The model utilizes the 'o200k_base' tokenizer with a vocabulary size of approximately 200,000 tokens. While the tokenizer's behavior can be observed via the API and third-party tools, OpenAI has not released a formal technical paper documenting the specific BPE configuration or training alignment for the 5.4 series. This lack of official documentation for the specific version limits full verification of its multilingual efficiency.

Model

13.0 / 40

Parameter Density

1.0 / 10

The parameter count for GPT-5.4 mini is completely undisclosed. While it is marketed as a 'small' and 'efficient' model that runs 2x faster than its predecessor, OpenAI provides no data on total or active parameters. There is no clarification on whether the architecture is dense or utilizes sparse Mixture-of-Experts (MoE) techniques, making it impossible to verify its density claims.

Training Compute

0.0 / 10

OpenAI provides no information regarding the compute resources used to train or distill GPT-5.4 mini. There are no disclosures on GPU/TPU hours, hardware specifications, training duration, or carbon footprint.
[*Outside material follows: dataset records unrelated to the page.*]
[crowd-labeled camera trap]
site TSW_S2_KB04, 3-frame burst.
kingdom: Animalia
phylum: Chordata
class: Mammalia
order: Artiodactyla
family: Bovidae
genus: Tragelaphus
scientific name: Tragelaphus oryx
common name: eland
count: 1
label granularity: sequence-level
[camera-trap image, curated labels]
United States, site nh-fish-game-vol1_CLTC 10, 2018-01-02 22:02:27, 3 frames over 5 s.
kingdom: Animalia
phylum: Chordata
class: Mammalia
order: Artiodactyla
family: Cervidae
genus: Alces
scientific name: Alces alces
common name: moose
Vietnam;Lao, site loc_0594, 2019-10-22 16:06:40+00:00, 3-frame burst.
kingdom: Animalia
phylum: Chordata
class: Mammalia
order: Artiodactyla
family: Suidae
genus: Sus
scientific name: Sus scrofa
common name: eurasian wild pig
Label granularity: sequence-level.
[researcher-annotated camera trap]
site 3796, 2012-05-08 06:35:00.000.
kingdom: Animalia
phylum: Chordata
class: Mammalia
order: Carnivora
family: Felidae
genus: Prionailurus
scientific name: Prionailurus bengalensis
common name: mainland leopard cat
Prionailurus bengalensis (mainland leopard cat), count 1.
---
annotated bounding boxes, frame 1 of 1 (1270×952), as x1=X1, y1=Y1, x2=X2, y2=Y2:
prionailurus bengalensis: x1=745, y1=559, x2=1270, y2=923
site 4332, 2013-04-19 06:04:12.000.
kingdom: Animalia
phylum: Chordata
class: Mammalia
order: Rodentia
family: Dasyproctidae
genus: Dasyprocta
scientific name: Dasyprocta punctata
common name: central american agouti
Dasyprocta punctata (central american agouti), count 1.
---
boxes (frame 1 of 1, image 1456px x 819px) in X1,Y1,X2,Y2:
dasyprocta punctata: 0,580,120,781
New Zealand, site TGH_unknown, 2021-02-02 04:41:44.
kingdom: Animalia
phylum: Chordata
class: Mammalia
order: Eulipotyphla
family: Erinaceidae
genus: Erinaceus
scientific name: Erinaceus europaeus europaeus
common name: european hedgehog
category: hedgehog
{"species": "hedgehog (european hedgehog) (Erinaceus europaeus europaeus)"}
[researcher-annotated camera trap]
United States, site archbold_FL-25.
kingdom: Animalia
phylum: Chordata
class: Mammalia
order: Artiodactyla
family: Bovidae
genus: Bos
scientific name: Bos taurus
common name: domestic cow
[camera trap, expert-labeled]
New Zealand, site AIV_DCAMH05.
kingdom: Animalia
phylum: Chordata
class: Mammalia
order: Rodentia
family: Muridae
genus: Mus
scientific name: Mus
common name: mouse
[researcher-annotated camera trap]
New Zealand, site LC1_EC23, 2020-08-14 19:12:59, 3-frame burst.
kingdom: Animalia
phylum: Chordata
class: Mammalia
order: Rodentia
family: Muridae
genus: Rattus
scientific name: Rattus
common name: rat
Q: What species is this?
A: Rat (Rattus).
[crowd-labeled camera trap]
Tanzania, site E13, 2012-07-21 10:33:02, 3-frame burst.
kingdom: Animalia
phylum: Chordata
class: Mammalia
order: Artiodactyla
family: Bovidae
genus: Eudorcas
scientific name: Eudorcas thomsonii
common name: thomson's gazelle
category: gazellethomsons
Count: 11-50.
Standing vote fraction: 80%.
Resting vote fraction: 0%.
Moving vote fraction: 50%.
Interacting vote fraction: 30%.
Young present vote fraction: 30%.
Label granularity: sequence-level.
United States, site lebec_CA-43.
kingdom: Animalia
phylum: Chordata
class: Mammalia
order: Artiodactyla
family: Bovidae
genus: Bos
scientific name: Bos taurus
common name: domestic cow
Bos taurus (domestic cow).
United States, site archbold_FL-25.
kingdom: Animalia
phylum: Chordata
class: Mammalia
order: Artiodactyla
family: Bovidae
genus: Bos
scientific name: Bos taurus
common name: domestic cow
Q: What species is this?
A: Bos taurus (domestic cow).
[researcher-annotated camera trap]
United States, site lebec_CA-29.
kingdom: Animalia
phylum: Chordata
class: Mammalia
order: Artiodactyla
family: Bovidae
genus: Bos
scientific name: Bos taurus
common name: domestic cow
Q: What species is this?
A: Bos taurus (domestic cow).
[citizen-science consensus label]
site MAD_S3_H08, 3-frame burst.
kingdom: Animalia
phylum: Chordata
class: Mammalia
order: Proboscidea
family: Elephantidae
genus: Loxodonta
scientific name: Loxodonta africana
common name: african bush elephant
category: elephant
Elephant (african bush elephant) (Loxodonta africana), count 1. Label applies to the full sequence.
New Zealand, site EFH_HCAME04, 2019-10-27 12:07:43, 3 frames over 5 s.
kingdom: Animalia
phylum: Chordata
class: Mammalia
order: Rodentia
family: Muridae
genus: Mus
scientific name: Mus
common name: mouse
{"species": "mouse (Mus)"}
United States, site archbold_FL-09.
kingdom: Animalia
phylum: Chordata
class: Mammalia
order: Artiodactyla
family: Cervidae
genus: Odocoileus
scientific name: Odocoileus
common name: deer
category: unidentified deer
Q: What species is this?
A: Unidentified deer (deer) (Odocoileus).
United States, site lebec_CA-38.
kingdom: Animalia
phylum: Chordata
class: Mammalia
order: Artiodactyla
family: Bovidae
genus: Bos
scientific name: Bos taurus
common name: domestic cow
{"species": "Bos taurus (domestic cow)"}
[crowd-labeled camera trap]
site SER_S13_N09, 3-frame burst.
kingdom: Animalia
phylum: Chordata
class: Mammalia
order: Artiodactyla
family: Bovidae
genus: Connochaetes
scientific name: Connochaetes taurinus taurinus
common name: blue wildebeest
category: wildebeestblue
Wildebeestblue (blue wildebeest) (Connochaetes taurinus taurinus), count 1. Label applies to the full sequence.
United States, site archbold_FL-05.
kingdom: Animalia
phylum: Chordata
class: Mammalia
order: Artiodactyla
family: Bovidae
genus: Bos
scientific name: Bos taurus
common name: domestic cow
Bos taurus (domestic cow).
The company explicitly omits these details in official announcements, citing competitive reasons.

Benchmark Reproducibility

3.0 / 10

While OpenAI provides specific scores for benchmarks like SWE-Bench Pro (54.4%) and OSWorld-Verified (72.1%), the evaluation code, exact prompts, and few-shot examples are not public. Third-party analysis notes that comparisons are often made against older models (GPT-5.2) rather than the most recent predecessors, and the lack of a technical paper prevents independent verification of the claimed results.

Identity Consistency

9.0 / 10

The model consistently identifies itself as GPT-5.4 mini across API calls and system prompts. It maintains clear versioning (gpt-5.4-mini) and correctly identifies its capabilities, such as its 400K context window and multimodal support. There are no documented instances of the model claiming to be a competitor's product or misrepresenting its identity.

Downstream

11.0 / 30

License Clarity

4.0 / 10

The model is governed by a restrictive proprietary license. While the terms for API usage and commercial pricing ($0.75/M input, $4.50/M output) are clearly stated, the underlying weights and code are not accessible. The license is subject to OpenAI's standard Terms of Service, which can change without notice, and provides no transparency for derivative works or offline use.

Hardware Footprint

2.0 / 10

As a closed-source API model, there is no documentation on the VRAM or hardware requirements for local deployment. OpenAI provides latency and throughput metrics (e.g., ~180-190 tokens/sec), but these are service-side performance figures rather than hardware footprint data. There is no guidance on quantization tradeoffs or memory scaling for the 400K context window.

Versioning Drift

5.0 / 10

OpenAI uses semantic-like versioning and provides 'snapshots' to allow developers to lock in specific model versions for consistency. However, the company has a history of 'silent updates' and performance drift that is not always captured in public changelogs. While version history is accessible via the API, the lack of detailed technical changelogs for architectural or weight updates limits transparency.